*** Dataset content Section Begins ***

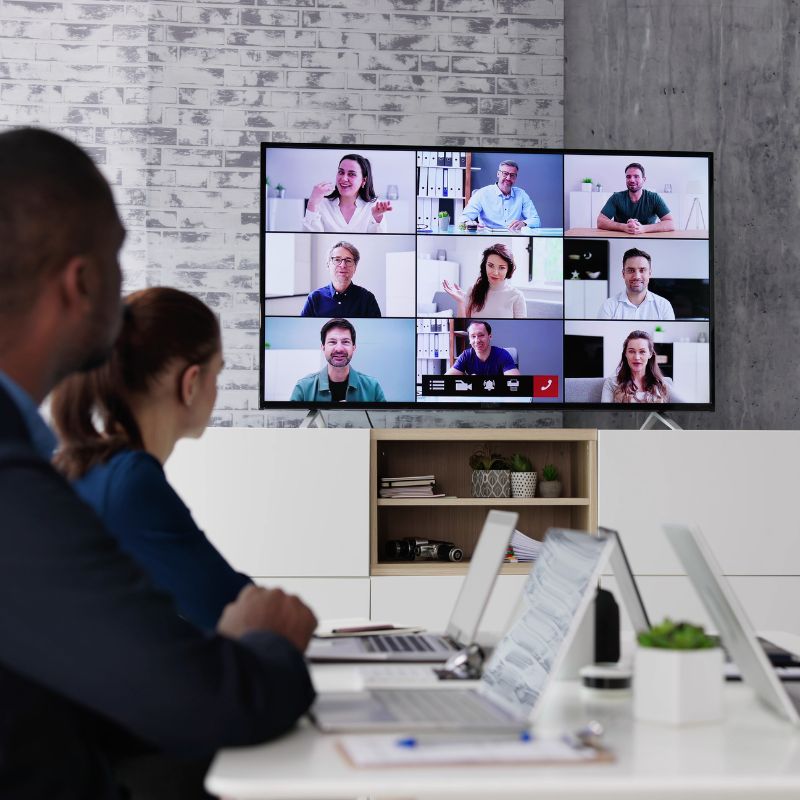 Office workers engaging in a video meeting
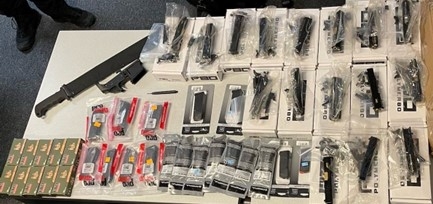 Photograph of items seized from Burroughs, including ghost gun kits, magazines, and a machete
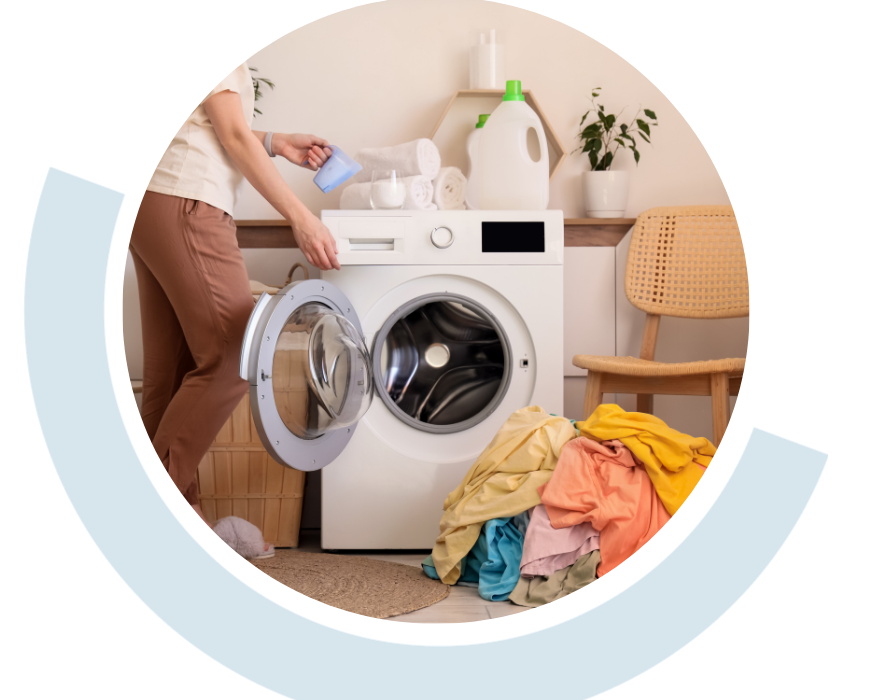 Website header graphic with a pale background and curved light blue accents, featuring a circular photo of a person loading clothes into a front-loading washing machine, representing practical support with everyday household activities.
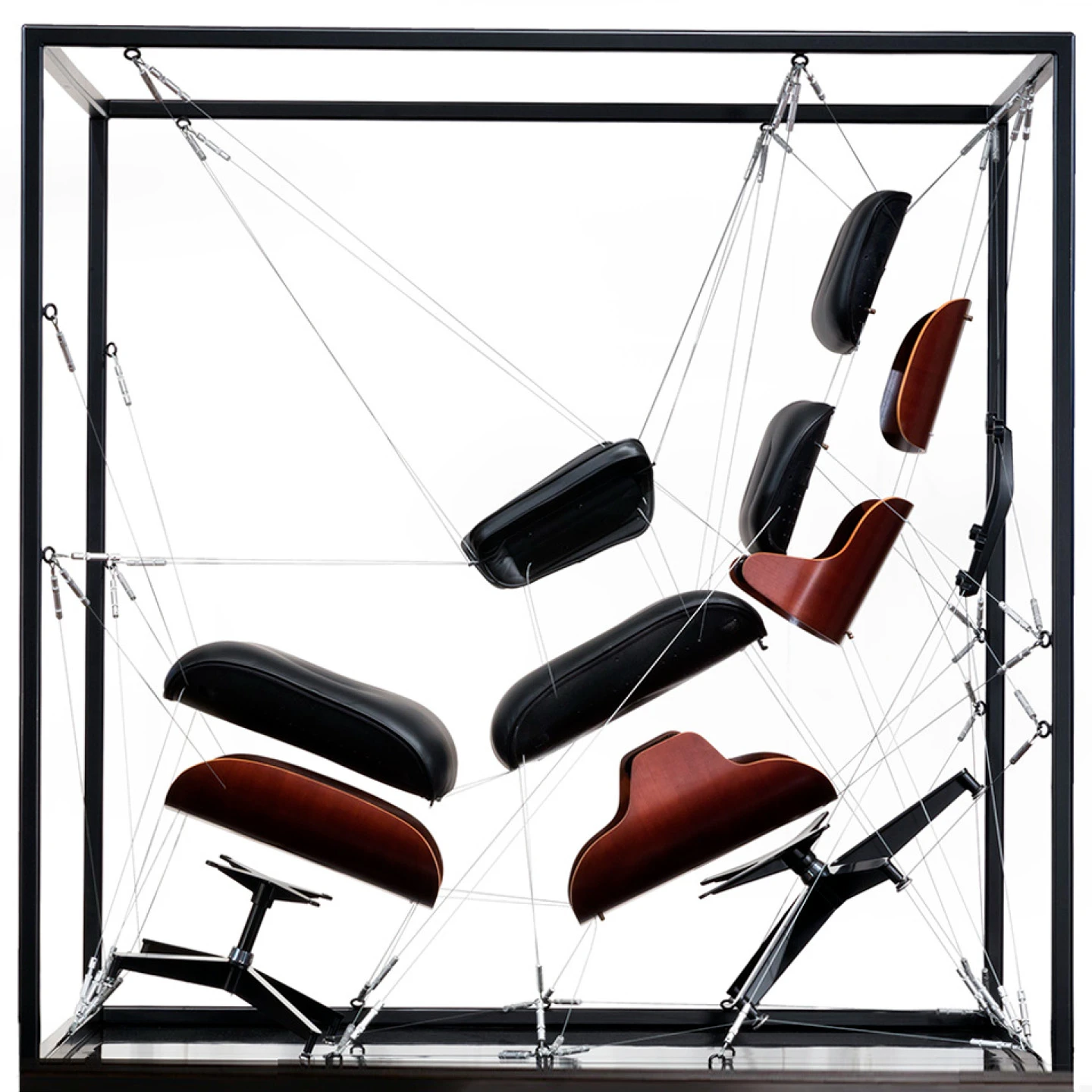 Eames, lounge chair and ottoman installation showing all of the components in an “exploded view”.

*** Dataset content Section Ends ***

**Exercise objective:** Return all the data exactly, and keep the pictures out.

**Response for this exercise:**
 Office workers engaging in a video meeting
 Photograph of items seized from Burroughs, including ghost gun kits, magazines, and a machete
 Website header graphic with a pale background and curved light blue accents, featuring a circular photo of a person loading clothes into a front-loading washing machine, representing practical support with everyday household activities.
 Eames, lounge chair and ottoman installation showing all of the components in an “exploded view”.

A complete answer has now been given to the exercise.